• WHAT TO DO: Would you output the entries below only from the line containing "The Orpington Fowl Book Review" through the line containing "Photograph - Sand Veins 1 by Patrick M Lynch", exactly as they stand and with both ends included?

:: DATA LISTING

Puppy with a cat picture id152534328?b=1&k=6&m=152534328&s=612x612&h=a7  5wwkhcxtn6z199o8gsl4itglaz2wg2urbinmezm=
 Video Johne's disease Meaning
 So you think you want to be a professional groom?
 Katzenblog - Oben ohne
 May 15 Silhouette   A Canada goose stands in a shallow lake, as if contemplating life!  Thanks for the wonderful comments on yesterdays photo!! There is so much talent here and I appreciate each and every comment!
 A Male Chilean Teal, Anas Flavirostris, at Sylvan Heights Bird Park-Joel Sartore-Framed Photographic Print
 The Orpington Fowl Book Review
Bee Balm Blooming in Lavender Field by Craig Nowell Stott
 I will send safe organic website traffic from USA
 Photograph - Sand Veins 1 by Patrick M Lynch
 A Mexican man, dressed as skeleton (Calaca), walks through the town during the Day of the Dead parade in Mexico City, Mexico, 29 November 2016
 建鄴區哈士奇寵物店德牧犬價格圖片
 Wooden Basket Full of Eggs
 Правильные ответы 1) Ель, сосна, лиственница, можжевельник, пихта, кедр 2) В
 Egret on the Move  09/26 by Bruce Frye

::::

• YOUR SOLUTION:
 The Orpington Fowl Book Review
Bee Balm Blooming in Lavender Field by Craig Nowell Stott
 I will send safe organic website traffic from USA
 Photograph - Sand Veins 1 by Patrick M Lynch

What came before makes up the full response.